_Exercise brief_
Write out the line with "Integrated Circuits (ICs)" and every later line through the end of the data below, exactly as given, with no pictures in the copy.

··· Records for processing

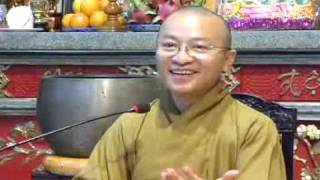 190.Xả stress (27/02/2010) video do Thích Nhật Từ giảng - Thích Nhật Từ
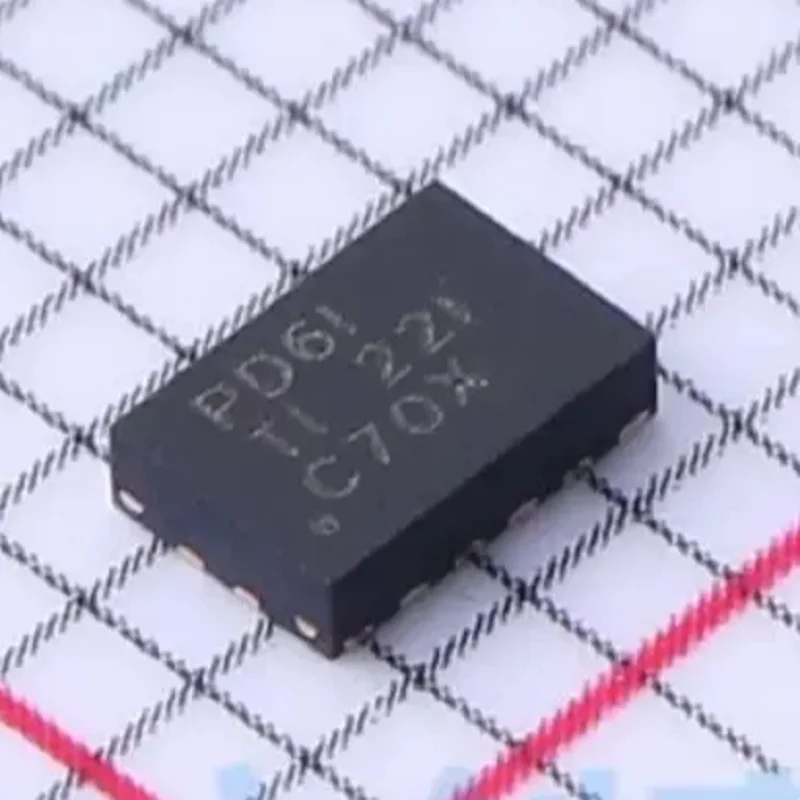 Integrated Circuits (ICs) TPS627451DSSR Buck Switching Regulator IC Positive Programmable 1.3V 1 Output 300mA 12-WFDFN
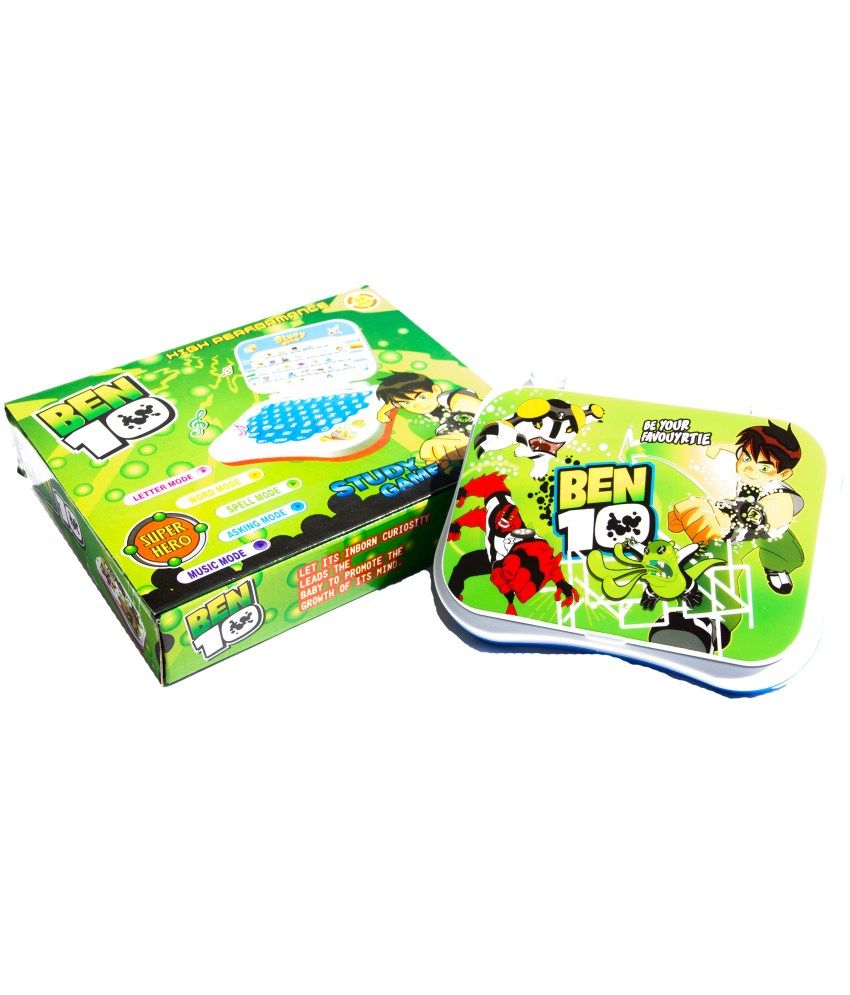 ben 10 cartoon toy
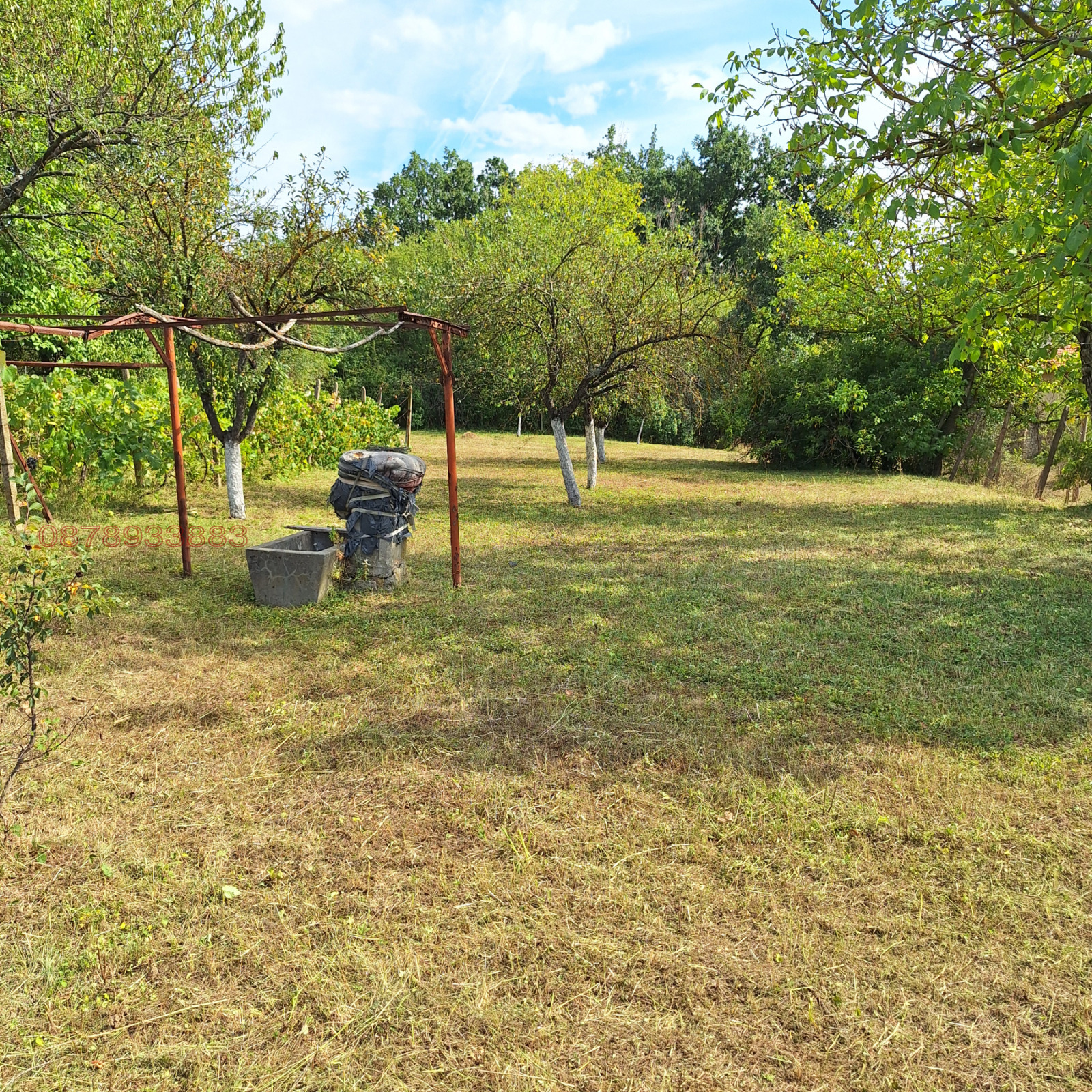 Продава ПАРЦЕЛ, с. Велковци, област Габрово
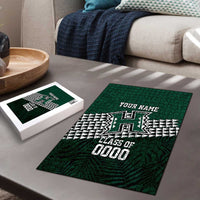 Hawaii Rainbow Warriors Alumni Custom Puzzle Kanaka Arrows Tropical Vibes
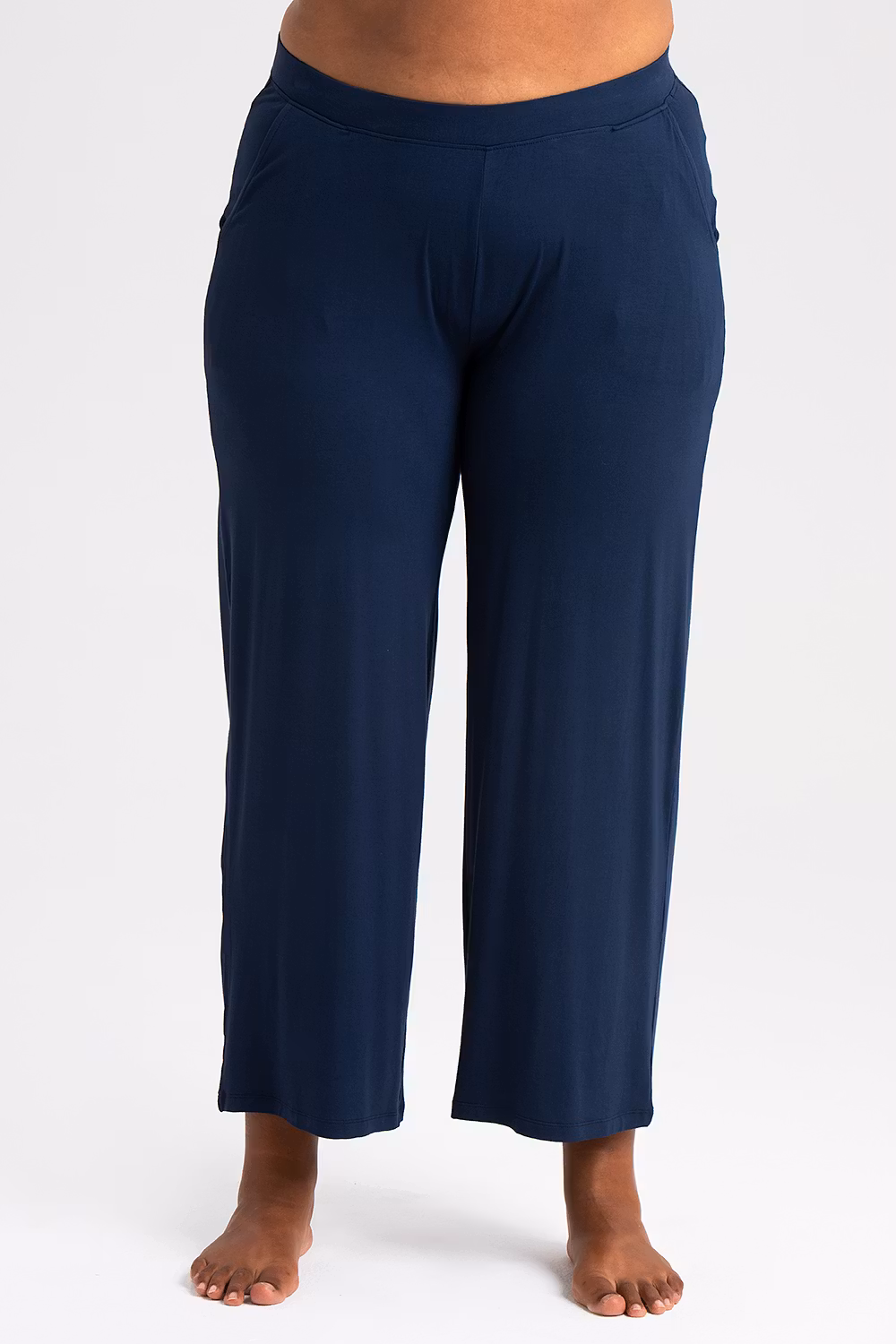 Vide pants dark blue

······

_Solved problem_
 Integrated Circuits (ICs) TPS627451DSSR Buck Switching Regulator IC Positive Programmable 1.3V 1 Output 300mA 12-WFDFN
 ben 10 cartoon toy
 Продава ПАРЦЕЛ, с. Велковци, област Габрово
 Hawaii Rainbow Warriors Alumni Custom Puzzle Kanaka Arrows Tropical Vibes
 Vide pants dark blue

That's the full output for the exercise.